▸ THE TASK
Repeat every entry in the listing below, exactly.
>> BEGIN INPUT RECORDS
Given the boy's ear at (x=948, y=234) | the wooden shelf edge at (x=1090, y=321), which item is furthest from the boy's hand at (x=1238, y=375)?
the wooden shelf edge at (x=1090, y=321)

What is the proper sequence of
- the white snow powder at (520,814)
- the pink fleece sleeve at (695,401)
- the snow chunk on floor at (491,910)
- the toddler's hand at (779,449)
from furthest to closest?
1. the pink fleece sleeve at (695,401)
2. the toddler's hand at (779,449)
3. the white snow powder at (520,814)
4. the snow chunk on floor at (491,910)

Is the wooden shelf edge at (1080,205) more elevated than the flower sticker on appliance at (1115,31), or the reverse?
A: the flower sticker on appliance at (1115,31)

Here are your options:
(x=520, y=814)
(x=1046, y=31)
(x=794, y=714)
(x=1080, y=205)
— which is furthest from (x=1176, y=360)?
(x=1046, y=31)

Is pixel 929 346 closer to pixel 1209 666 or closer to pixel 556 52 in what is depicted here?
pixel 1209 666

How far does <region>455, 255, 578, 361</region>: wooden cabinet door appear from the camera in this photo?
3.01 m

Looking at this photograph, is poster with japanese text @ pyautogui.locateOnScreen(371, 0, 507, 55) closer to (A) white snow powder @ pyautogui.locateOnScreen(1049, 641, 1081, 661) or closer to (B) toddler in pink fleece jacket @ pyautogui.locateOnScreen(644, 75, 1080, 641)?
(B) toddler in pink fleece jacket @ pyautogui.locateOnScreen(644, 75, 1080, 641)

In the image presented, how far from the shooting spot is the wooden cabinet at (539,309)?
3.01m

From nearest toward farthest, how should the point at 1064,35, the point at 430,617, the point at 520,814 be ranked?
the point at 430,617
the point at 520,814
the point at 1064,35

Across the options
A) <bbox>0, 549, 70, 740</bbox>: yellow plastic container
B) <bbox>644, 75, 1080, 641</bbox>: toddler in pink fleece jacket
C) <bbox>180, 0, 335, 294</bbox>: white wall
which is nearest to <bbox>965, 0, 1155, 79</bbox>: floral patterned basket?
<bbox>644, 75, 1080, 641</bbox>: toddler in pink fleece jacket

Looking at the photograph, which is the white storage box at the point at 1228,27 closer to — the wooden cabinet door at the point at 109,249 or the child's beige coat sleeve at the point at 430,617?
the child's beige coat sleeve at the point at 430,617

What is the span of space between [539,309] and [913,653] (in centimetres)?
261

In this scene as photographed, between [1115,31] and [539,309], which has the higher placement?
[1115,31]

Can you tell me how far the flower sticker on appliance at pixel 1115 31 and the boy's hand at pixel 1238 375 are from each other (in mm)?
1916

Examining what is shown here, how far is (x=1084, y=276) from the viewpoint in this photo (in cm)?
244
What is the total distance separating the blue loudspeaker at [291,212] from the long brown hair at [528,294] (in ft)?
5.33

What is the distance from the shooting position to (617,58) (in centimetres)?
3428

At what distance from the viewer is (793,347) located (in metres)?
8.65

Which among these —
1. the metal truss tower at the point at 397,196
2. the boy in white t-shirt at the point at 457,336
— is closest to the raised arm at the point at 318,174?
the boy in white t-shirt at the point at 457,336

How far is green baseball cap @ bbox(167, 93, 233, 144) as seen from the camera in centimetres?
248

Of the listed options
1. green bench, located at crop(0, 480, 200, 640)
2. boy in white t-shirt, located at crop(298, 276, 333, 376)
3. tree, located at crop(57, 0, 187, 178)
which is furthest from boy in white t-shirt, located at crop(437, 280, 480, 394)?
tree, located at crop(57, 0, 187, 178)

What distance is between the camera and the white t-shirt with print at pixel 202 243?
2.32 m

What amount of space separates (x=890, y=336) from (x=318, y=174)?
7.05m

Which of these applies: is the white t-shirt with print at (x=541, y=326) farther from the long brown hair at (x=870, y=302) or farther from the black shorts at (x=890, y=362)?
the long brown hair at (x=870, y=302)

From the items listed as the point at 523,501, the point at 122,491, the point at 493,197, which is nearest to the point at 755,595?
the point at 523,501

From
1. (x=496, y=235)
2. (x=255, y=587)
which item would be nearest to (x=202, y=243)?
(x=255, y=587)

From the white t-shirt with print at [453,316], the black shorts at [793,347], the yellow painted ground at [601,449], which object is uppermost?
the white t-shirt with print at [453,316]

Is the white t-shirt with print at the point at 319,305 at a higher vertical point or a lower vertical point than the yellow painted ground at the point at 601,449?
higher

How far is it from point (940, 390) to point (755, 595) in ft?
>> END INPUT RECORDS
▸ TASK ANSWER
Given the boy's ear at (x=948, y=234) | the wooden shelf edge at (x=1090, y=321), which item is furthest from the boy's hand at (x=1238, y=375)?
the wooden shelf edge at (x=1090, y=321)

What is the proper sequence of
- the white snow powder at (520,814)
- the pink fleece sleeve at (695,401)
- the snow chunk on floor at (491,910)
- the toddler's hand at (779,449)
from furthest to closest?
1. the pink fleece sleeve at (695,401)
2. the toddler's hand at (779,449)
3. the white snow powder at (520,814)
4. the snow chunk on floor at (491,910)

Is the wooden shelf edge at (1080,205) more elevated than the flower sticker on appliance at (1115,31), or the reverse?
A: the flower sticker on appliance at (1115,31)

Here are your options:
(x=520, y=814)
(x=1046, y=31)
(x=794, y=714)
(x=1080, y=205)
— which is furthest from (x=1176, y=360)?
(x=1046, y=31)

Is pixel 929 346 closer to pixel 1209 666 or closer to pixel 556 52 in what is depicted here?
pixel 1209 666

How far does <region>455, 255, 578, 361</region>: wooden cabinet door appear from the camera in this photo?
3.01 m

Looking at this photograph, is poster with japanese text @ pyautogui.locateOnScreen(371, 0, 507, 55) closer to (A) white snow powder @ pyautogui.locateOnScreen(1049, 641, 1081, 661) or closer to (B) toddler in pink fleece jacket @ pyautogui.locateOnScreen(644, 75, 1080, 641)?
(B) toddler in pink fleece jacket @ pyautogui.locateOnScreen(644, 75, 1080, 641)

In the image presented, how far from the shooting spot is the wooden cabinet at (539,309)?
3.01m

From nearest toward farthest, how should the point at 1064,35, the point at 430,617, the point at 520,814 be ranked?
the point at 430,617
the point at 520,814
the point at 1064,35

Across the options
A) <bbox>0, 549, 70, 740</bbox>: yellow plastic container
B) <bbox>644, 75, 1080, 641</bbox>: toddler in pink fleece jacket
C) <bbox>180, 0, 335, 294</bbox>: white wall
which is nearest to <bbox>965, 0, 1155, 79</bbox>: floral patterned basket?
<bbox>644, 75, 1080, 641</bbox>: toddler in pink fleece jacket

Looking at the photograph, which is the white storage box at the point at 1228,27 closer to — the wooden cabinet door at the point at 109,249 or the child's beige coat sleeve at the point at 430,617?
the child's beige coat sleeve at the point at 430,617

What is the span of space between [539,309] and [913,653] (in centimetres)?
261

In this scene as photographed, between [1115,31] and [539,309], which has the higher placement?
[1115,31]

Can you tell me how far the flower sticker on appliance at pixel 1115 31 and the boy's hand at pixel 1238 375 are from each other (in mm)?
1916

Examining what is shown here, how far is (x=1084, y=276) from the viewpoint in this photo (in cm)?
244
What is the total distance separating the blue loudspeaker at [291,212] from the long brown hair at [528,294] (in ft)?
5.33

What is the distance from the shooting position to (617,58) (in centimetres)?
3428

At what distance from the viewer is (793,347) located (in metres)?
8.65

Which among these —
1. the metal truss tower at the point at 397,196
2. the boy in white t-shirt at the point at 457,336
— is closest to the raised arm at the point at 318,174?
the boy in white t-shirt at the point at 457,336

How far is green baseball cap @ bbox(167, 93, 233, 144) as seen from the camera in centimetres?
248

Of the listed options
1. green bench, located at crop(0, 480, 200, 640)
2. boy in white t-shirt, located at crop(298, 276, 333, 376)
3. tree, located at crop(57, 0, 187, 178)
which is furthest from boy in white t-shirt, located at crop(437, 280, 480, 394)?
tree, located at crop(57, 0, 187, 178)

What distance is between the camera and the white t-shirt with print at pixel 202 243?
2.32 m

What amount of space separates (x=890, y=336) from (x=318, y=174)?
7.05m

Which of these applies: is the white t-shirt with print at (x=541, y=326) farther from the long brown hair at (x=870, y=302) or farther from the black shorts at (x=890, y=362)?
the long brown hair at (x=870, y=302)

From the items listed as the point at 523,501, the point at 122,491, the point at 493,197, which is nearest to the point at 755,595?
the point at 523,501

From
1. (x=496, y=235)
2. (x=255, y=587)
which item would be nearest to (x=202, y=243)?
(x=255, y=587)

From the white t-shirt with print at [453,316], the black shorts at [793,347], the yellow painted ground at [601,449], which object is uppermost?
the white t-shirt with print at [453,316]

Is the white t-shirt with print at the point at 319,305 at a higher vertical point or a lower vertical point than the yellow painted ground at the point at 601,449?
higher

How far is it from point (940, 390) to point (755, 595) in ft?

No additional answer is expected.